● **Exercise goal**: Using the data that follows, output only the lines from the line with "Photo 18: 1320" up to and including the line with "ERA-Environmental_the-title-V-Air-Permit_eBook feature", exactly, leaving pictures aside.

● **Material for the task**:
^^^^

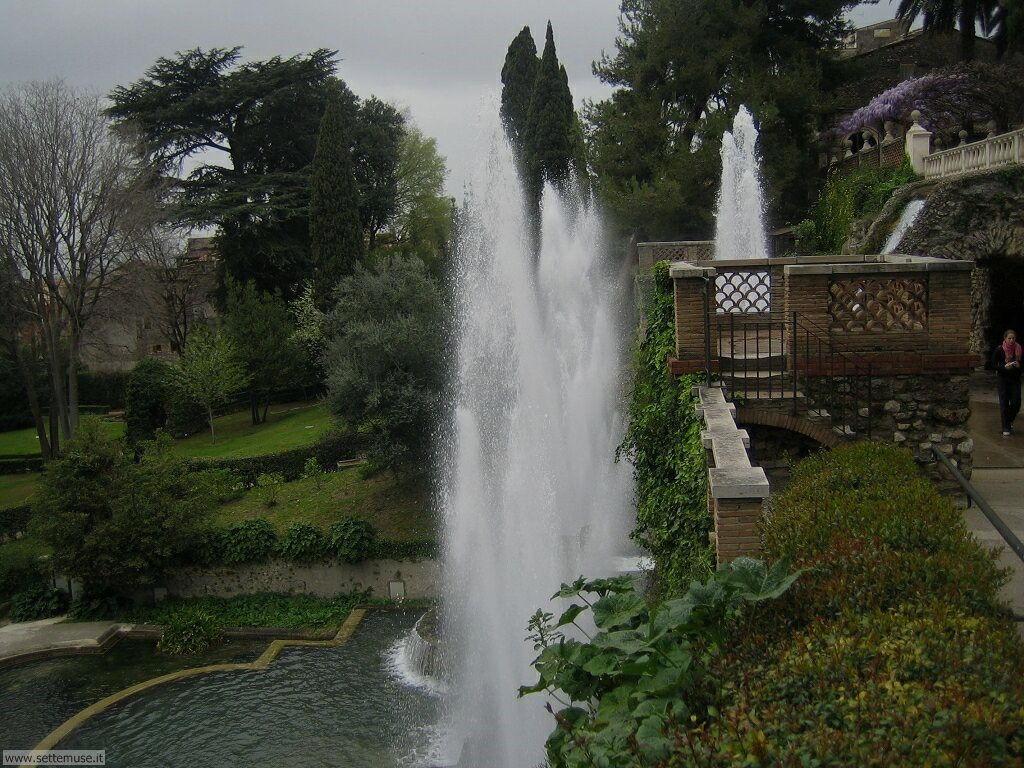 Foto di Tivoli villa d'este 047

^^^^

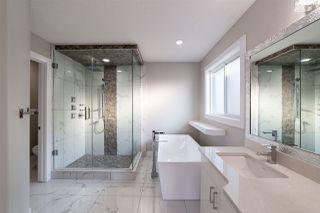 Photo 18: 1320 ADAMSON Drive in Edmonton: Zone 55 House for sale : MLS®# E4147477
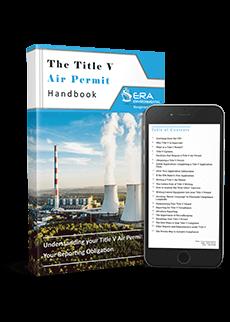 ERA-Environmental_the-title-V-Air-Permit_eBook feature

^^^^

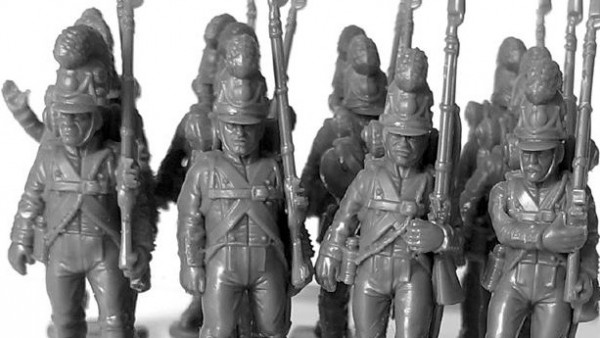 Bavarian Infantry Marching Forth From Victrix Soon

^^^^

● **Task answer**:
 Photo 18: 1320 ADAMSON Drive in Edmonton: Zone 55 House for sale : MLS®# E4147477
 ERA-Environmental_the-title-V-Air-Permit_eBook feature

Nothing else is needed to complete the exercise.